**Short exercise:**
Repeat the rows verbatim, from the line with "As observable in" to the line with "0.95 meters".

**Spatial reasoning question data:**

------------------------------

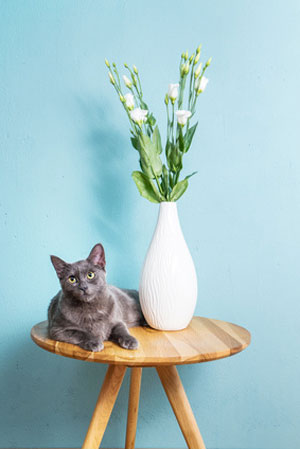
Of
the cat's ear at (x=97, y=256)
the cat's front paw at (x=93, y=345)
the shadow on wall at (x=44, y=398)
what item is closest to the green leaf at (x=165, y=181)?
the cat's ear at (x=97, y=256)

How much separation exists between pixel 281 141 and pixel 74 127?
745mm

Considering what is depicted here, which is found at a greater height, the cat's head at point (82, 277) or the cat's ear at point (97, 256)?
the cat's ear at point (97, 256)

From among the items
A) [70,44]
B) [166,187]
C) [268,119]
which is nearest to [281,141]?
[268,119]

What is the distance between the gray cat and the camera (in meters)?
0.92

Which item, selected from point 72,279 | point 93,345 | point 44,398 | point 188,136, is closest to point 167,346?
point 93,345

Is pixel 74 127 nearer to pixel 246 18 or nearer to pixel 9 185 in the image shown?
pixel 9 185

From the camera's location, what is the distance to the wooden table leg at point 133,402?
1.19 meters

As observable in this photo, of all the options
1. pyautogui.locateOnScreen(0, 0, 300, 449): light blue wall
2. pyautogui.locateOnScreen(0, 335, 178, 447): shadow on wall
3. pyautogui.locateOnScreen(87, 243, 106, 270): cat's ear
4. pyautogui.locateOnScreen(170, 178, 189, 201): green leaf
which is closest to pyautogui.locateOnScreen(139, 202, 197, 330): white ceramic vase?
pyautogui.locateOnScreen(170, 178, 189, 201): green leaf

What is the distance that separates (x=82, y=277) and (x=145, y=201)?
0.51 meters

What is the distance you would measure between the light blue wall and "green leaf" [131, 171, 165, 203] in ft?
0.87

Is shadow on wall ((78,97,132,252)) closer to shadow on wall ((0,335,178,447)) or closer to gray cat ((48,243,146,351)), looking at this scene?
gray cat ((48,243,146,351))

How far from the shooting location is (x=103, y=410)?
0.95 meters

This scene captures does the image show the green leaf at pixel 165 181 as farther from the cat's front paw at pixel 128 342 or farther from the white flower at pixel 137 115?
the cat's front paw at pixel 128 342

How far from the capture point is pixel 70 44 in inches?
54.1
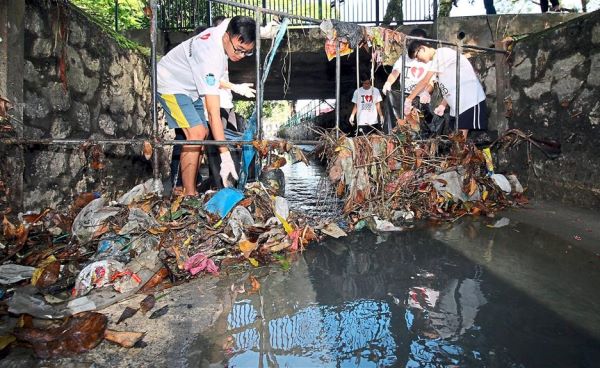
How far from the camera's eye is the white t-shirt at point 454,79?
4824 mm

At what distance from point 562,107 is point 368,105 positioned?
3458 mm

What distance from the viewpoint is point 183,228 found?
2736 millimetres

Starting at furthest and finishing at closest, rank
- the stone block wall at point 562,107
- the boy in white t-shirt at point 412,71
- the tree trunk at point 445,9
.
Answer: the tree trunk at point 445,9, the boy in white t-shirt at point 412,71, the stone block wall at point 562,107

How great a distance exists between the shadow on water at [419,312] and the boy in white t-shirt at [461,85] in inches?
96.5

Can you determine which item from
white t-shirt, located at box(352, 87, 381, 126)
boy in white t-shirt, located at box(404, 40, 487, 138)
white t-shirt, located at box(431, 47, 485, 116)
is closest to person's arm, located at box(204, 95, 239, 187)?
boy in white t-shirt, located at box(404, 40, 487, 138)

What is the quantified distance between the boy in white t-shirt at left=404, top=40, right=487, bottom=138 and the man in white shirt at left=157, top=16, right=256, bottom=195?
7.69 feet

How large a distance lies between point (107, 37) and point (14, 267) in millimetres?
3067

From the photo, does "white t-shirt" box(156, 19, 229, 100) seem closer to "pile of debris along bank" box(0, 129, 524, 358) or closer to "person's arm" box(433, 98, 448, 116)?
"pile of debris along bank" box(0, 129, 524, 358)

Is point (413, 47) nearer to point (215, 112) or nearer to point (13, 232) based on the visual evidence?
point (215, 112)

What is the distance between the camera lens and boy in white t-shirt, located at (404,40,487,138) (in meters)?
4.83

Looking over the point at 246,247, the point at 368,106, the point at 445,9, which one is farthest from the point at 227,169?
the point at 445,9

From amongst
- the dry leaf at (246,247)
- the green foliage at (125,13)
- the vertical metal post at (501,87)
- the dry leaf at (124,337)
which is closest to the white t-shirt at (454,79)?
the vertical metal post at (501,87)

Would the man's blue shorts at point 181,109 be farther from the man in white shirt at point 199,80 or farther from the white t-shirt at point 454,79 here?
the white t-shirt at point 454,79

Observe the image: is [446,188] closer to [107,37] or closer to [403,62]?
[403,62]
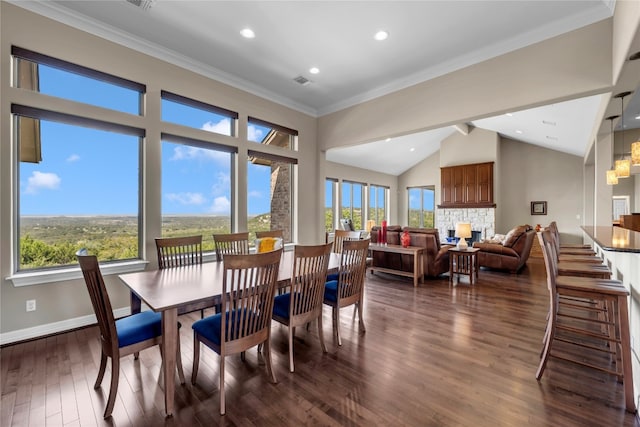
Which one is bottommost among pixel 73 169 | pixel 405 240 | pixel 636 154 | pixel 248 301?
pixel 248 301

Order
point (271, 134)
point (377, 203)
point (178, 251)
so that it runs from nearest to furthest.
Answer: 1. point (178, 251)
2. point (271, 134)
3. point (377, 203)

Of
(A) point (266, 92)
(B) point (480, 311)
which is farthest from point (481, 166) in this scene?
(A) point (266, 92)

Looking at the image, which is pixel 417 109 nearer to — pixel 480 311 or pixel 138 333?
pixel 480 311

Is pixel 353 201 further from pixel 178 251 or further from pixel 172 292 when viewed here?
pixel 172 292

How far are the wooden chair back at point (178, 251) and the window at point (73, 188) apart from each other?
980mm

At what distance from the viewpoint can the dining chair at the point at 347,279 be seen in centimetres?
273

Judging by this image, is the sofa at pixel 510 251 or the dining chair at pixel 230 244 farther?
the sofa at pixel 510 251

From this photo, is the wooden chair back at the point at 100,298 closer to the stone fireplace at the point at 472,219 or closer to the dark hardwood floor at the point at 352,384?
the dark hardwood floor at the point at 352,384

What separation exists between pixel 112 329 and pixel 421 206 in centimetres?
1151

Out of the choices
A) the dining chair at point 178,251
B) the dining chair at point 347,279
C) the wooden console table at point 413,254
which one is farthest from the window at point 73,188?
the wooden console table at point 413,254

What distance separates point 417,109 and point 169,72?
3582mm

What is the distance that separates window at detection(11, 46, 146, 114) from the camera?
2906mm

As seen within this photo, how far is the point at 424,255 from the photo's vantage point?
17.1ft

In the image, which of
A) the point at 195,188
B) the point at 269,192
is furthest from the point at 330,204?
the point at 195,188
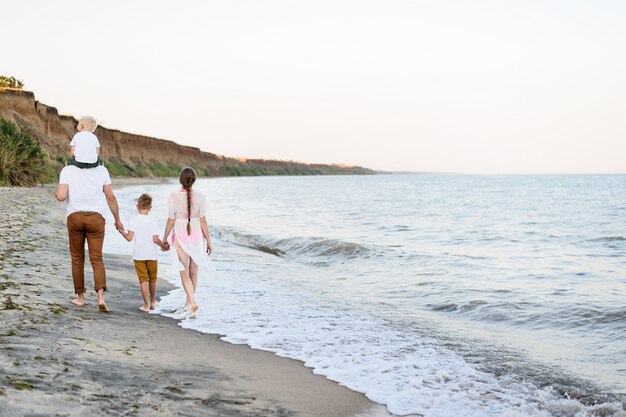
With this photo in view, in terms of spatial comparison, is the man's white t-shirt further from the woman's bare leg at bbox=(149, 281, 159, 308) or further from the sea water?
the sea water

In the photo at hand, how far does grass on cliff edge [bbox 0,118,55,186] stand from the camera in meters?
25.3

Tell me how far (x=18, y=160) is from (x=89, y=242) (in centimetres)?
2326

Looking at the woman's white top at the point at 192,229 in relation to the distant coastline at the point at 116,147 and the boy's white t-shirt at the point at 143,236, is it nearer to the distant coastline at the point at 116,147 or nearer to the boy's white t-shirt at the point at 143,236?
→ the boy's white t-shirt at the point at 143,236

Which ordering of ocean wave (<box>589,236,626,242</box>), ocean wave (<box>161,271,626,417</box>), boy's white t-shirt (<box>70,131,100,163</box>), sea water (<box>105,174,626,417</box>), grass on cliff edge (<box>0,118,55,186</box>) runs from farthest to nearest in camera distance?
grass on cliff edge (<box>0,118,55,186</box>) → ocean wave (<box>589,236,626,242</box>) → boy's white t-shirt (<box>70,131,100,163</box>) → sea water (<box>105,174,626,417</box>) → ocean wave (<box>161,271,626,417</box>)

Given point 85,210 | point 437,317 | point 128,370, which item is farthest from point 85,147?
point 437,317

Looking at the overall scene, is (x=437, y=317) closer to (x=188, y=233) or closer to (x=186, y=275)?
(x=186, y=275)

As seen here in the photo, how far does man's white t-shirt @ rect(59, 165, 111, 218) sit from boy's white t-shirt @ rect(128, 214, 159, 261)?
86 cm

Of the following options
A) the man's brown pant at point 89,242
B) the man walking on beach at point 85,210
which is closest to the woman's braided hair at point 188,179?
the man walking on beach at point 85,210

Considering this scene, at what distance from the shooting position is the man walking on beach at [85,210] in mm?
6246

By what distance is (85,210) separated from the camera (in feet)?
20.7

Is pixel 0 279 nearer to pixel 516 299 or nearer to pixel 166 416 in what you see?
pixel 166 416

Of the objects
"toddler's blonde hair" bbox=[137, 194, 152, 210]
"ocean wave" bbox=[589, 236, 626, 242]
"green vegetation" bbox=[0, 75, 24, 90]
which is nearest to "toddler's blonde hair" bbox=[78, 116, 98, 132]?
"toddler's blonde hair" bbox=[137, 194, 152, 210]

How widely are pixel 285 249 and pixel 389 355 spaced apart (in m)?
11.4

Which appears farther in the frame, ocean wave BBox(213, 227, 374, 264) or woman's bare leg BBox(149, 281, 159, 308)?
ocean wave BBox(213, 227, 374, 264)
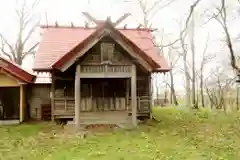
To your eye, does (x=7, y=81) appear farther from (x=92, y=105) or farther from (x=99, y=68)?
(x=99, y=68)

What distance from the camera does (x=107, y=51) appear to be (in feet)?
58.3

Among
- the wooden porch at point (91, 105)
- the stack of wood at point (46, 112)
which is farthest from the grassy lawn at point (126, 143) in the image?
the stack of wood at point (46, 112)

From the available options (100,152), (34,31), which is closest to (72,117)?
(100,152)

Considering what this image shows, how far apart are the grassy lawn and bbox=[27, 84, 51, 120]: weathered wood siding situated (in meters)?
2.85

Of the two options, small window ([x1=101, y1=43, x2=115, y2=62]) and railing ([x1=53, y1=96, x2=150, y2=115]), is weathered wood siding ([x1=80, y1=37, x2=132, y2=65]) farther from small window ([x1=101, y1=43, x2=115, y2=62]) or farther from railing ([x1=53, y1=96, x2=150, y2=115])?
railing ([x1=53, y1=96, x2=150, y2=115])

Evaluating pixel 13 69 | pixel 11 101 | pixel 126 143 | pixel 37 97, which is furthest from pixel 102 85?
pixel 11 101

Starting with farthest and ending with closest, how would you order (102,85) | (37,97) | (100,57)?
(37,97), (102,85), (100,57)

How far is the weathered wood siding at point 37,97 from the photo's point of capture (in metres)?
22.0

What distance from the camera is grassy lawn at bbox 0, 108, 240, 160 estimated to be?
1229 centimetres

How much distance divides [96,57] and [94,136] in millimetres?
4277

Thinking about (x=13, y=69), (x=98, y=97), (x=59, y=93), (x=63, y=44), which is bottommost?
(x=98, y=97)

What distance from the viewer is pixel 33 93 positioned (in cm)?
2219

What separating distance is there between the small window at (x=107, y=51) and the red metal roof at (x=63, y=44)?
142 centimetres

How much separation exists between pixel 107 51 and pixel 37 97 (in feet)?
22.4
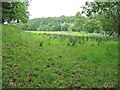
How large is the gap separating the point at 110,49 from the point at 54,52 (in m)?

------------------------------

**Worked answer:**
As observable in this photo, of all the options
1. pyautogui.locateOnScreen(0, 0, 300, 449): light blue wall
2. pyautogui.locateOnScreen(0, 335, 178, 447): shadow on wall
3. pyautogui.locateOnScreen(87, 243, 106, 270): cat's ear
4. pyautogui.locateOnScreen(170, 178, 189, 201): green leaf
which is closest to pyautogui.locateOnScreen(139, 202, 197, 330): white ceramic vase?
pyautogui.locateOnScreen(170, 178, 189, 201): green leaf

What is the distance that separates (x=82, y=277) and (x=145, y=201)?
0.51 meters

What is the distance you would measure between the light blue wall and "green leaf" [131, 171, 165, 203] in ft?
0.87

Is shadow on wall ((78,97,132,252)) closer to shadow on wall ((0,335,178,447)) or closer to gray cat ((48,243,146,351)), looking at this scene?
gray cat ((48,243,146,351))

How far from the shooting location is (x=103, y=410)?
0.95 meters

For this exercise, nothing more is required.